January 11, 2016 Aviation, Headline News No Comments Email Email

egtmedia59Passengers on Qantas flight QF64 from Johannesburg to Sydney faced a lengthy delay and cancellation of their flight last week following a “big bang” as the plane was speeding down the runway for takeoff.

Passengers were put up in hotels while another Qantas B747 flew over to Johannesburg from Sydney with an extra engine strapped under its left wing – a replacement for the engine that had gone “bang”. Having a fifth Rolls Royce engine under a wing (see photo) added six tonnes to the plane’s payload.

The departure delay from Johannesburg led to problems with food service on the rescheduled flight and some passengers complained of not being fed. At one point, a passenger has claimed, water poured from the ceiling.

Christchurch-based passenger Heather Smith told the Christchurch Press that it was lucky she was still breastfeeding her son during the marathon fight because she was not offered food. The flight is operated by a B747-400 and is generally in the air for about 11 hours and 30 minutes.Qantas B747 prepares to fly from Sydney to South Africa with a fifth Rolls Royce engine under its left wing. Photo, Qantas and YouTube

Smith had been due to arrive back in Christchurch from Johannesburg, via Sydney, on Tuesday and finished up arriving on Friday.

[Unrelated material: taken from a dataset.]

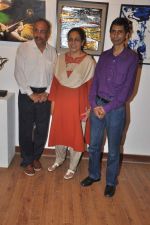 at 13th Annual Artists Centre Exhibition in Kalaghoda, Mumbai on 10th July 2012 (49).JPG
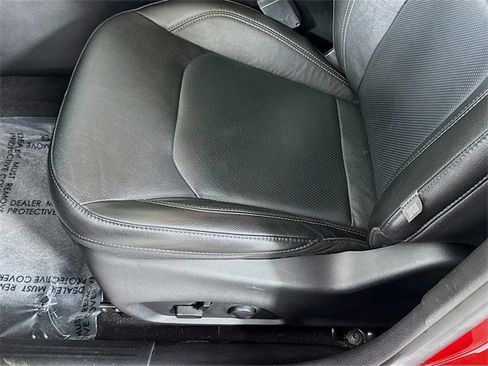 Used 2022 Jeep Compass Limited image 18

After the “big bang” that put the original flight out of action, the plane sat on the tarmac for about three hours, Smith said.

Qantas booked passengers into hotels. The flight was rescheduled for Wednesday but ended up not taking off till Thursday.

Smith said it was “really, really hot” in the plane and passengers with babies had to strip the infants to keep them cool.

The air-conditioning system began leaking after the plane took off, with water “basically . . . pouring out of the ceiling”, Smith told the paper.

Then things got cold. “The aircon was all over the show. It was freezing,” Smith said, adding that during the long flight without food, her sister’s children, aged 5 and 3, grew very hungry and Qantas gave them a cupcake.

“What really annoyed me is the business class people got a food service and there were a lot of kids in economy class that went 15 hours and they didn’t feed them,” Smith told the paper.

She said that travelling with a baby, it “felt like child abuse”.

Qantas said in a statement an issue with the aircraft was to blame. The airline apologised to passengers affected by the delay.

A spokesman told the paper the air conditioning needed to be turned off while the new engine was fitted.

“Food and beverages were provided to customers throughout the entire flight but some economy meals were not loaded onto the aircraft due to a catering issue,” the spokesman said.